Immature Red-winged Blackbird investigates the feeder in hopes of food.

Immature Red-winged Blackbird investigates the feeder in hopes of food.

Field season in Warren county for American Kestrels kicks off Tuesday, Sussex date hasn’t yet been finalized. It should be before the month is out.

Haven’t seen the Wood Duck again, but I did have a Red-winged Blackbird checking out the feeder the other day.  I’m assuming it’s immature because it has the epaulets, but it’s back isn’t fully black.  (You can see a hint of red.)  When I found him, he was actually up on the feeder.


Finishing Up February

As I walked back to my car on Tuesday night following class I was very excited to hear vocalizations coming from the construction area/playing fields.  Considering the time and the season, I was hopeful it was the American Woodcock.  When I had a chance, I verified on ebird that the American Woodcock had returned to the area. I haven’t heard woodcocks since I was an undergraduate crossing Skelley Field.   And that’s been years!   I listened to the vocalizations on Cornell’s All About Birds site.  Vocalizations aren’t my thing – I have permanent audio amnesia, so songs and calls are challenging.  Cornell’s vocalization file seemed promising and so I was filled with hope.

Alas, it was not to be.  Arriving on campus Wednesday morning, I learned the true identity of the noisy, new arrival.  Approaching the soccer fields I found a standoff between the disinterested soccer team beginning practice and the indignant Killdeer protecting the goal.
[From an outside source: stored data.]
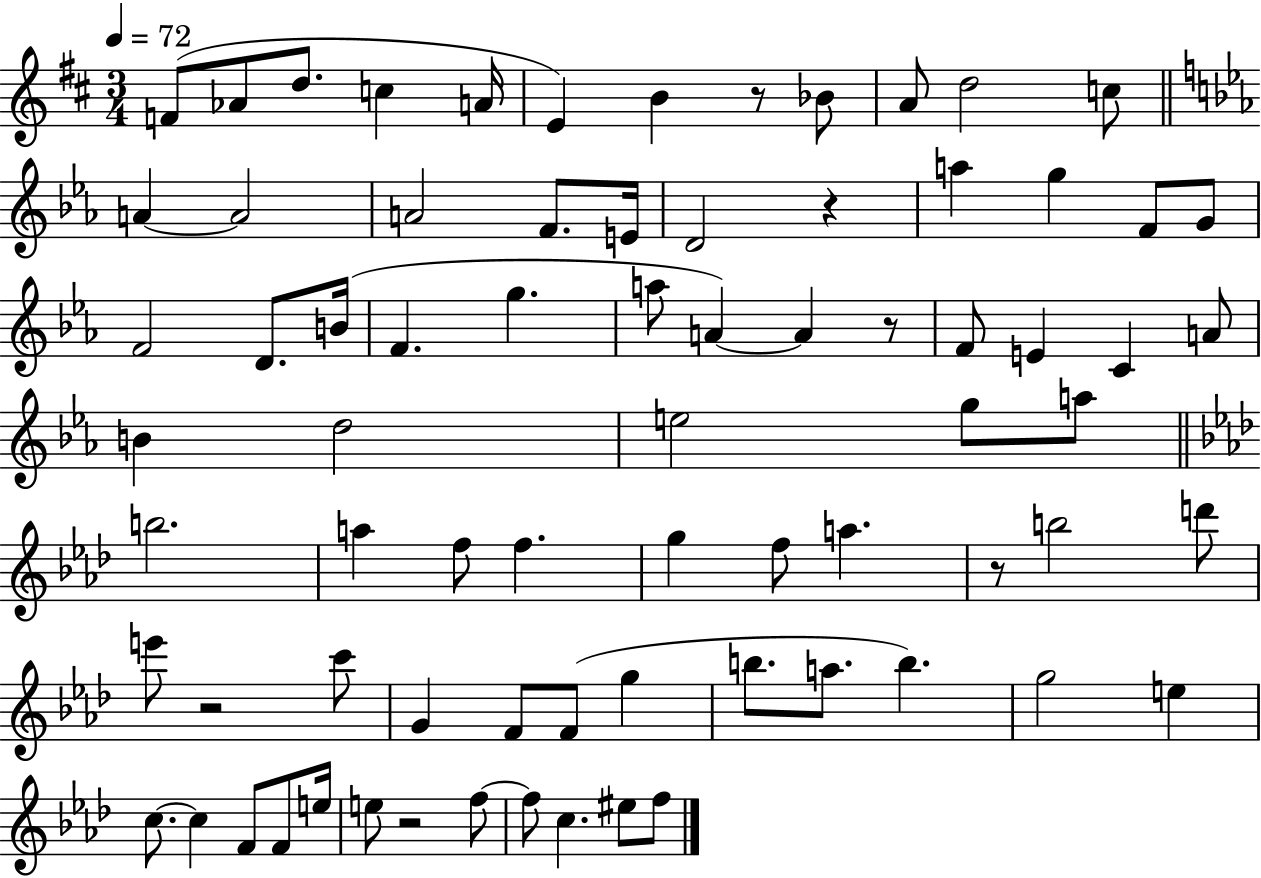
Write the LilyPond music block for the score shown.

{
  \clef treble
  \numericTimeSignature
  \time 3/4
  \key d \major
  \tempo 4 = 72
  f'8( aes'8 d''8. c''4 a'16 | e'4) b'4 r8 bes'8 | a'8 d''2 c''8 | \bar "||" \break \key ees \major a'4~~ a'2 | a'2 f'8. e'16 | d'2 r4 | a''4 g''4 f'8 g'8 | \break f'2 d'8. b'16( | f'4. g''4. | a''8 a'4~~) a'4 r8 | f'8 e'4 c'4 a'8 | \break b'4 d''2 | e''2 g''8 a''8 | \bar "||" \break \key f \minor b''2. | a''4 f''8 f''4. | g''4 f''8 a''4. | r8 b''2 d'''8 | \break e'''8 r2 c'''8 | g'4 f'8 f'8( g''4 | b''8. a''8. b''4.) | g''2 e''4 | \break c''8.~~ c''4 f'8 f'8 e''16 | e''8 r2 f''8~~ | f''8 c''4. eis''8 f''8 | \bar "|."
}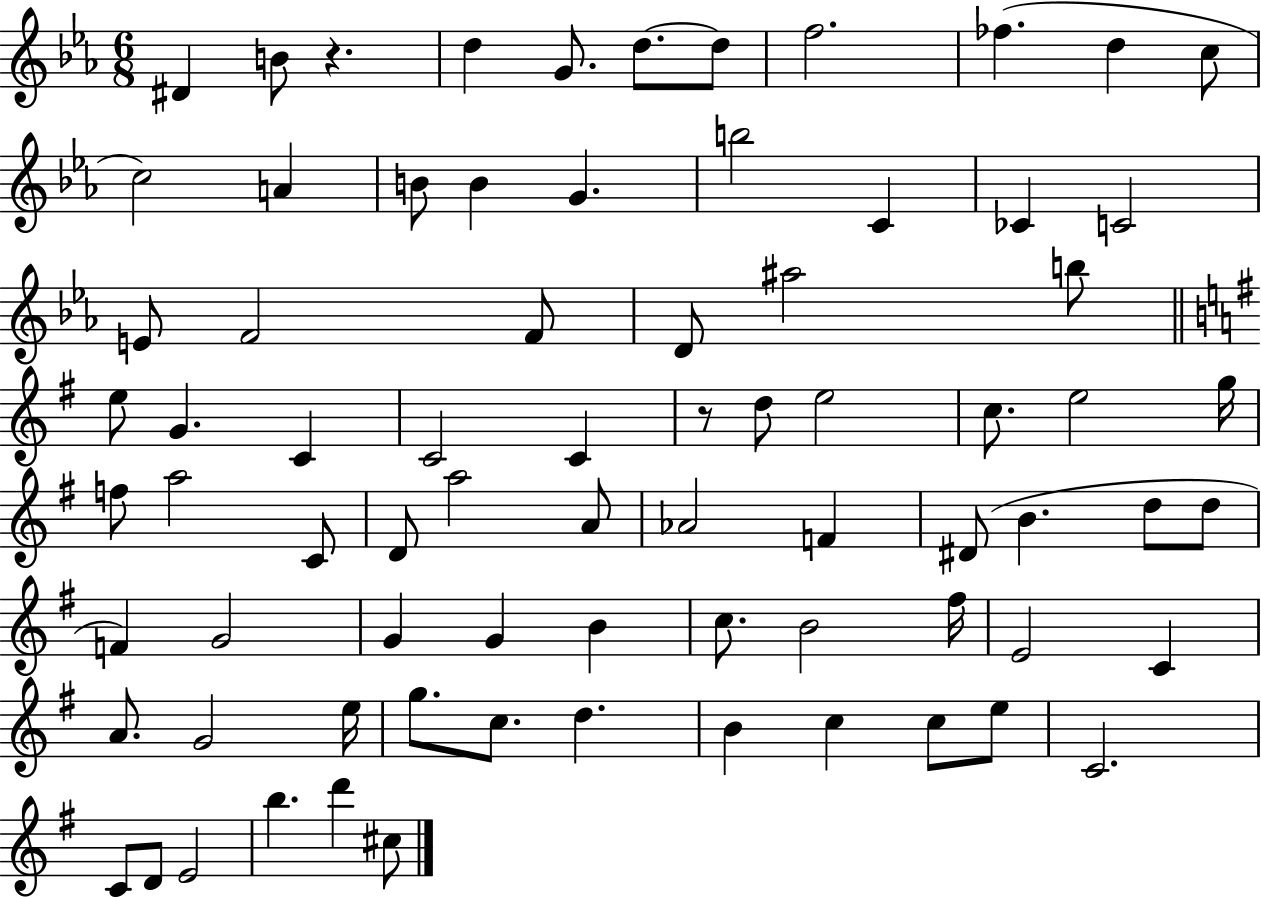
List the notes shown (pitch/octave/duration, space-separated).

D#4/q B4/e R/q. D5/q G4/e. D5/e. D5/e F5/h. FES5/q. D5/q C5/e C5/h A4/q B4/e B4/q G4/q. B5/h C4/q CES4/q C4/h E4/e F4/h F4/e D4/e A#5/h B5/e E5/e G4/q. C4/q C4/h C4/q R/e D5/e E5/h C5/e. E5/h G5/s F5/e A5/h C4/e D4/e A5/h A4/e Ab4/h F4/q D#4/e B4/q. D5/e D5/e F4/q G4/h G4/q G4/q B4/q C5/e. B4/h F#5/s E4/h C4/q A4/e. G4/h E5/s G5/e. C5/e. D5/q. B4/q C5/q C5/e E5/e C4/h. C4/e D4/e E4/h B5/q. D6/q C#5/e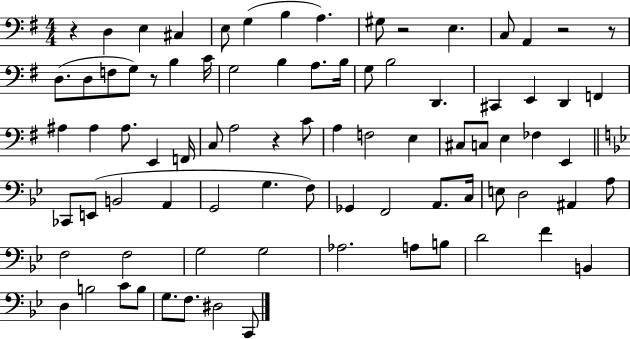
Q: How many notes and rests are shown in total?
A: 83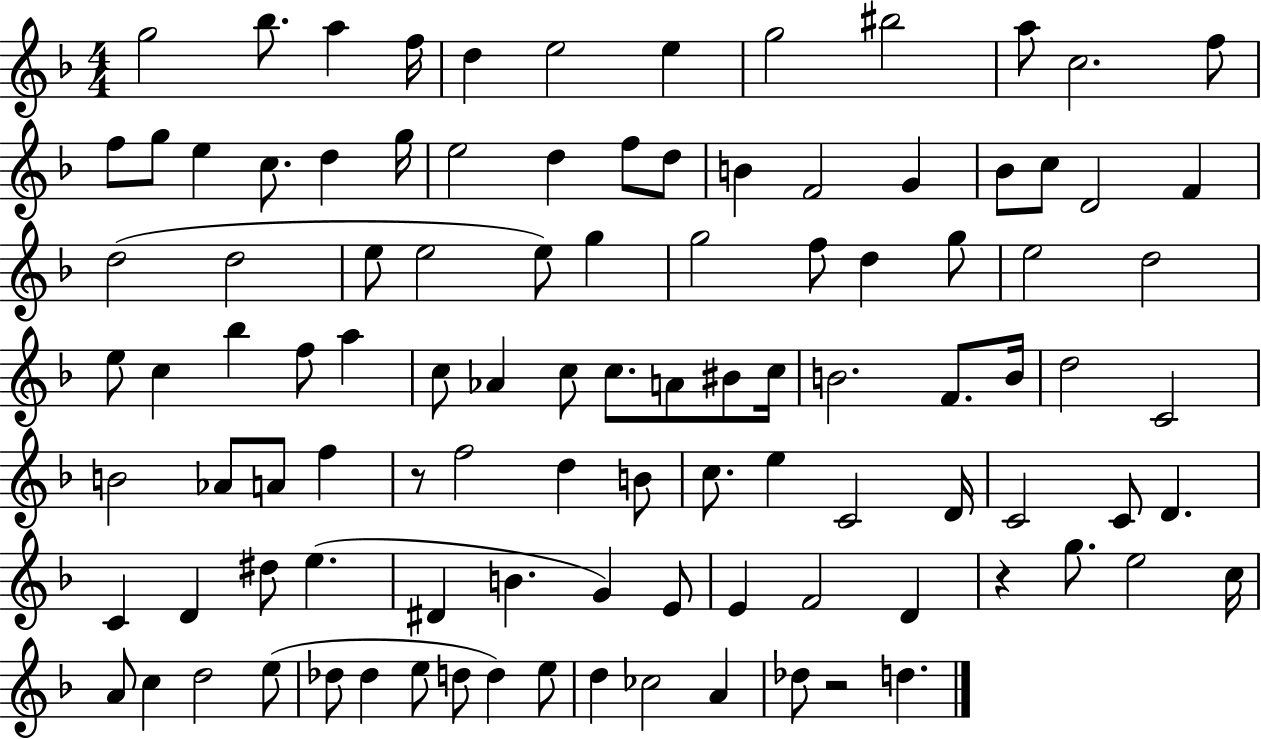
X:1
T:Untitled
M:4/4
L:1/4
K:F
g2 _b/2 a f/4 d e2 e g2 ^b2 a/2 c2 f/2 f/2 g/2 e c/2 d g/4 e2 d f/2 d/2 B F2 G _B/2 c/2 D2 F d2 d2 e/2 e2 e/2 g g2 f/2 d g/2 e2 d2 e/2 c _b f/2 a c/2 _A c/2 c/2 A/2 ^B/2 c/4 B2 F/2 B/4 d2 C2 B2 _A/2 A/2 f z/2 f2 d B/2 c/2 e C2 D/4 C2 C/2 D C D ^d/2 e ^D B G E/2 E F2 D z g/2 e2 c/4 A/2 c d2 e/2 _d/2 _d e/2 d/2 d e/2 d _c2 A _d/2 z2 d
So February wrapped up with a last minute addition to the month list of Killdeer for a total of 5o species, and 34 checklists and a new lifebird, the Monk Parakeet.  Bird sighting I was most excited about:  American Robin.  Seems silly, but they portend spring for me, so it was super exciting to see.  Most vindicated sighting of the month: Brown Creeper.  I knew they had to be around the house, it was only a matter of finding it and I did.

Now, back to studying for Tuesday’s exam!

Spring break is approaching!  So hopefully I will get a chance to get out and bird more as the migrants begin arriving.